> [TASK] Quote the lines from the line holding "How far from the camera has" to the very end of the listing, exactly, and no others.
▼▼▼
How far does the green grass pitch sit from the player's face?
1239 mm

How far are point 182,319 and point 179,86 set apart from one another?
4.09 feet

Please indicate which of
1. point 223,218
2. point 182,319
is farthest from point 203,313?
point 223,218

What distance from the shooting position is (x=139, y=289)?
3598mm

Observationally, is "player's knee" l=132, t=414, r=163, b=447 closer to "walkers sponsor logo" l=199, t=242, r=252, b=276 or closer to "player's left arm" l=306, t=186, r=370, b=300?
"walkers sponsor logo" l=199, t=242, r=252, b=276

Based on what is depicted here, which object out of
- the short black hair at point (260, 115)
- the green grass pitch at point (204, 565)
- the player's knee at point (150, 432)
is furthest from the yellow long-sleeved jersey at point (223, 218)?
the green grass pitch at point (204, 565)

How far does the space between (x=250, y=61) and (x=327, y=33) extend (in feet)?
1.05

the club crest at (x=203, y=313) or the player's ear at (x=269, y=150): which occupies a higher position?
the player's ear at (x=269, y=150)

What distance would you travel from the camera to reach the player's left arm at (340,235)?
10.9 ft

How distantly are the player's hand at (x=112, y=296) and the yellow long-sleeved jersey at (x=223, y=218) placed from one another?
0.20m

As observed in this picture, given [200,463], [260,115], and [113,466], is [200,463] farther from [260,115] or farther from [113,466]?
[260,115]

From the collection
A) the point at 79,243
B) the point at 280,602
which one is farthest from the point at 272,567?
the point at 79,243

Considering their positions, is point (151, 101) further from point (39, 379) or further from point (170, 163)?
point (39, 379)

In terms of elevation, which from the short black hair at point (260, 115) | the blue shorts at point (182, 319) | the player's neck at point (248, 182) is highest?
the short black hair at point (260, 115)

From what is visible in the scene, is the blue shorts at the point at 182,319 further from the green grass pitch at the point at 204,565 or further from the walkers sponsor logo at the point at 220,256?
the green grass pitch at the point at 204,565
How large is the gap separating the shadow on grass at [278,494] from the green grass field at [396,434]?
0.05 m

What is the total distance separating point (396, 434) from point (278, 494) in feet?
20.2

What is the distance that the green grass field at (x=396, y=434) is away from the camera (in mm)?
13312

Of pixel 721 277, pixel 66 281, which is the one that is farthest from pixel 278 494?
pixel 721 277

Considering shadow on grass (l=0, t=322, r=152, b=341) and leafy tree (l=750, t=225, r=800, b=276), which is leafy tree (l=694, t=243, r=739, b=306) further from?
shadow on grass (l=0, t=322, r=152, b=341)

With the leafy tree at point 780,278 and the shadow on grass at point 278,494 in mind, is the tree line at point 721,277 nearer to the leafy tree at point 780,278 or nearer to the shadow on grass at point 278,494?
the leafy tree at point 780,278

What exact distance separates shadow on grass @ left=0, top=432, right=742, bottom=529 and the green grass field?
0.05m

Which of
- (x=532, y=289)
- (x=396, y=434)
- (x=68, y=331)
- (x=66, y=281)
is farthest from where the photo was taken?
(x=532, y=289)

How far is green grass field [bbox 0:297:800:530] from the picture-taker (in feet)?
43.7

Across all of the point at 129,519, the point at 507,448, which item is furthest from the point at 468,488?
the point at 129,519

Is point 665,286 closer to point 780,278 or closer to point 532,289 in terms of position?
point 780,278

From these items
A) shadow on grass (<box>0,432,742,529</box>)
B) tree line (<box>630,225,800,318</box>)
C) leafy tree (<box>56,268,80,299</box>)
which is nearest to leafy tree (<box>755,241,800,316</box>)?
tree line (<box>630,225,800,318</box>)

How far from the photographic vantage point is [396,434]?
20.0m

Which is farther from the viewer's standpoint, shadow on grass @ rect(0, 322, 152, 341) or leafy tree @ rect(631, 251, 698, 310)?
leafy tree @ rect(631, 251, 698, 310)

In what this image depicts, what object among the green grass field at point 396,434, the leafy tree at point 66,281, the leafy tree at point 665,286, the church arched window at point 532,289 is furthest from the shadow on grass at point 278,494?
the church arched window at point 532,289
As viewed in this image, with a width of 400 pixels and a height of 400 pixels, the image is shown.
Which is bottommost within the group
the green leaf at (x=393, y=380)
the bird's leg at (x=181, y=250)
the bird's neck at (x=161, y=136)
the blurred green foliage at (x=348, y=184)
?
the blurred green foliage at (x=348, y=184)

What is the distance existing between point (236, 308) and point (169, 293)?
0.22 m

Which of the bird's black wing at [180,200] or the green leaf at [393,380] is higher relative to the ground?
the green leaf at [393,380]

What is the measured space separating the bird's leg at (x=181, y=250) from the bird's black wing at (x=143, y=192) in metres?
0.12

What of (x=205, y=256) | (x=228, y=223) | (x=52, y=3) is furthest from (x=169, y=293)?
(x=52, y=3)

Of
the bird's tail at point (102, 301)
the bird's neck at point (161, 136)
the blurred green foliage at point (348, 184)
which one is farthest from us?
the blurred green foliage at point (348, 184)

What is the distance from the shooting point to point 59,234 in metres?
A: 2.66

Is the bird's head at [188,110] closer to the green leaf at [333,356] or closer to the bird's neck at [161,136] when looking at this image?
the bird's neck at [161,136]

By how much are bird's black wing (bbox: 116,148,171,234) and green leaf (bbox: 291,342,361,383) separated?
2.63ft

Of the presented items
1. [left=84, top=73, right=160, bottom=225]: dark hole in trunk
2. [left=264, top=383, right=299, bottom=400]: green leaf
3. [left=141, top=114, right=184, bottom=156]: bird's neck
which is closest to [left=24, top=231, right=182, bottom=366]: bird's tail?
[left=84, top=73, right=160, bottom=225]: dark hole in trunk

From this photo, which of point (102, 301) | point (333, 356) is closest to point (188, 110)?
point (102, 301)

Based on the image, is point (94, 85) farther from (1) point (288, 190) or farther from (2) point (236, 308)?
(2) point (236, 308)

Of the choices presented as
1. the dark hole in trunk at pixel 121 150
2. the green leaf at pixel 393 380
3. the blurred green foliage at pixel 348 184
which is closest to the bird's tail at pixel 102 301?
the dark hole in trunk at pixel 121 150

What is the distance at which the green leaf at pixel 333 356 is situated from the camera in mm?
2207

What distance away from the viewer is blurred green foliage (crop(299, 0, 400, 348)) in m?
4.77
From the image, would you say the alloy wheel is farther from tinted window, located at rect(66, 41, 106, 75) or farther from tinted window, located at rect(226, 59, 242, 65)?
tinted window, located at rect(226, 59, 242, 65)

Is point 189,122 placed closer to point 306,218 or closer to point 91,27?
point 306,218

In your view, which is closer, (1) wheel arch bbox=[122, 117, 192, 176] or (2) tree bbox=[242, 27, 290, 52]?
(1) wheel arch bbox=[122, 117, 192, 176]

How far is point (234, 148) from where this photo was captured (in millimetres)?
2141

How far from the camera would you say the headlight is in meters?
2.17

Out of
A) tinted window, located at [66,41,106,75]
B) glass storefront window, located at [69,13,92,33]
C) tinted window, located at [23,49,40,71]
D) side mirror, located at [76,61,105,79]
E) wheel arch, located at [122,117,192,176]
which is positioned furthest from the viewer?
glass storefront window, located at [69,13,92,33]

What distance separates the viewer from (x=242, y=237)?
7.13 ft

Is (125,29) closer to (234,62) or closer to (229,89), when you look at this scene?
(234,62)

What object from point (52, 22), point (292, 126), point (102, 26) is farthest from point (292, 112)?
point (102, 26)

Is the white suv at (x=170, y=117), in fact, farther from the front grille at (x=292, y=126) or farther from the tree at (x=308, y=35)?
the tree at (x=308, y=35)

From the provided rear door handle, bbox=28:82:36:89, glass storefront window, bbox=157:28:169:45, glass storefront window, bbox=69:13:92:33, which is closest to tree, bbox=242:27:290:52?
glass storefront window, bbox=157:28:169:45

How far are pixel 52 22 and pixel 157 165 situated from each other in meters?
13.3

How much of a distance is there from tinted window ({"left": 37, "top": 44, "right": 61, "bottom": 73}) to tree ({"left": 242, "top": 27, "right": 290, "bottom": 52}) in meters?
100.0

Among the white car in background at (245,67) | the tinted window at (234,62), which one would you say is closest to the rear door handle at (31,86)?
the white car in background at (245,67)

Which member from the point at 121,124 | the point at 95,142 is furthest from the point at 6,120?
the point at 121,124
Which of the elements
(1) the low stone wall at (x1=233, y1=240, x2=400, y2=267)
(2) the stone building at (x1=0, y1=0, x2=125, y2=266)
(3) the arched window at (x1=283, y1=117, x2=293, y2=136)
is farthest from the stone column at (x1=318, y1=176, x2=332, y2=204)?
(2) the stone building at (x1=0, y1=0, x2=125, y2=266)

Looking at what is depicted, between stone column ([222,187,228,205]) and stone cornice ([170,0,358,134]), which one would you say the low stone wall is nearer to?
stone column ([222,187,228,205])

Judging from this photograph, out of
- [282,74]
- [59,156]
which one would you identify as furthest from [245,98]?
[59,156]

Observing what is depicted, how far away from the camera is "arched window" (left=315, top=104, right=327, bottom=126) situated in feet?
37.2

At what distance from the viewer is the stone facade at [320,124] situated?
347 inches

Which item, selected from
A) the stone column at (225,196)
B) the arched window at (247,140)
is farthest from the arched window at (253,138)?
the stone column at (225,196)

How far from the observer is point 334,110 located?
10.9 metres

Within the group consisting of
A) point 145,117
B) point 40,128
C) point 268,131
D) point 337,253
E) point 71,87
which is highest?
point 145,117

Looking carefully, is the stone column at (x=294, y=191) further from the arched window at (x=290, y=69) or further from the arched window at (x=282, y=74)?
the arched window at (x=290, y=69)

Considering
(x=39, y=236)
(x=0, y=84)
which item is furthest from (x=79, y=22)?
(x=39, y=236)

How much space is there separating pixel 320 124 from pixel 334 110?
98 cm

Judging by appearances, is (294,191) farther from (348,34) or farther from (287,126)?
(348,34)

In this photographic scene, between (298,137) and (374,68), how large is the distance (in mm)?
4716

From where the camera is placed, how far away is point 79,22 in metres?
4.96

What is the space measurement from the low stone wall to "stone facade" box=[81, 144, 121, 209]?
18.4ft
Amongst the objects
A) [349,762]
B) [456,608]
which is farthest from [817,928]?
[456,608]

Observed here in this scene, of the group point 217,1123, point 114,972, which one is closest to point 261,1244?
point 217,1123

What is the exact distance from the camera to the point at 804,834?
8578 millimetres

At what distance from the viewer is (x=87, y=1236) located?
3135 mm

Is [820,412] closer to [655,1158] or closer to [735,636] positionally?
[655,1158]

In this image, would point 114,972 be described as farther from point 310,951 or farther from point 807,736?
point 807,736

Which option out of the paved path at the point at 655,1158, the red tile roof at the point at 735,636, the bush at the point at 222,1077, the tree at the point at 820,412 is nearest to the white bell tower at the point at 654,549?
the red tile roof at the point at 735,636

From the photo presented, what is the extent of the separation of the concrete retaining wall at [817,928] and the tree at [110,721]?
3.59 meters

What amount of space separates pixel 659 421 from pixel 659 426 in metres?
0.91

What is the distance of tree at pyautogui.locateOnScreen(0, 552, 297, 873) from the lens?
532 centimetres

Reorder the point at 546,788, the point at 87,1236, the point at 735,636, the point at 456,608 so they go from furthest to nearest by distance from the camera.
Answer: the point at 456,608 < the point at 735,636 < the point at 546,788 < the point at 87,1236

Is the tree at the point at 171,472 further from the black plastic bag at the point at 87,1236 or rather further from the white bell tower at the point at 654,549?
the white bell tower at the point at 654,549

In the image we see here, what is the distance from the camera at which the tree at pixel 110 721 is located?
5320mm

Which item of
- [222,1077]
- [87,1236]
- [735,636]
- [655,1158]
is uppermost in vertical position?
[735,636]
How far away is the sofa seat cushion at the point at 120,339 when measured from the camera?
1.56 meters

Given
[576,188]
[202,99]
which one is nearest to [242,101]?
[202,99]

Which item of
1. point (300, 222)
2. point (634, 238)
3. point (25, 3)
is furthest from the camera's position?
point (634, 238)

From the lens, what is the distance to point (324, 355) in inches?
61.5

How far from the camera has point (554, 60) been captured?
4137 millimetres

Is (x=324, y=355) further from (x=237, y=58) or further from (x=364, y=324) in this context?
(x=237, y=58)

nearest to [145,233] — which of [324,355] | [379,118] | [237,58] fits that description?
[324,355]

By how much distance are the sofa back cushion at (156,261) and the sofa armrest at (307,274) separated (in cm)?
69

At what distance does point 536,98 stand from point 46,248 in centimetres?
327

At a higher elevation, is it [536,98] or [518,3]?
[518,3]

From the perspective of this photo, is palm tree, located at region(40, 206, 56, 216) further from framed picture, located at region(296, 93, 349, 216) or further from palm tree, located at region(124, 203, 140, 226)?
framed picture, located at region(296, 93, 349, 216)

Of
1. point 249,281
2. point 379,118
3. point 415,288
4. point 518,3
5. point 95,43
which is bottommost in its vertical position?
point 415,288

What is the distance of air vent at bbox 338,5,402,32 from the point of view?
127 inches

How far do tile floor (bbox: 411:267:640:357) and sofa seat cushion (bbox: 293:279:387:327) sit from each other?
▲▲▲
> [PROBLEM SOLUTION]
How far from the camera has point (554, 60) been captured?
4137 millimetres

Is (x=324, y=355) further from (x=237, y=58) or further from (x=364, y=324) in this context?
(x=237, y=58)

nearest to [145,233] — which of [324,355] | [379,118] | [237,58] fits that description?
[324,355]

By how much distance are the sofa back cushion at (156,261) and the sofa armrest at (307,274) separated (in cm)?
69

At what distance does point 536,98 stand from point 46,248 in centimetres?
327

At a higher elevation, is it [536,98] or [518,3]?
[518,3]

From the perspective of this photo, is palm tree, located at region(40, 206, 56, 216) further from framed picture, located at region(296, 93, 349, 216) or further from palm tree, located at region(124, 203, 140, 226)?
framed picture, located at region(296, 93, 349, 216)

Of
1. point 249,281
2. point 379,118
3. point 415,288
4. point 518,3
5. point 95,43
which is bottommost in its vertical position?
point 415,288

What is the distance of air vent at bbox 338,5,402,32 from the point of view?
127 inches

How far do tile floor (bbox: 411:267:640:357) and sofa seat cushion (bbox: 293:279:387:327) sit from each other?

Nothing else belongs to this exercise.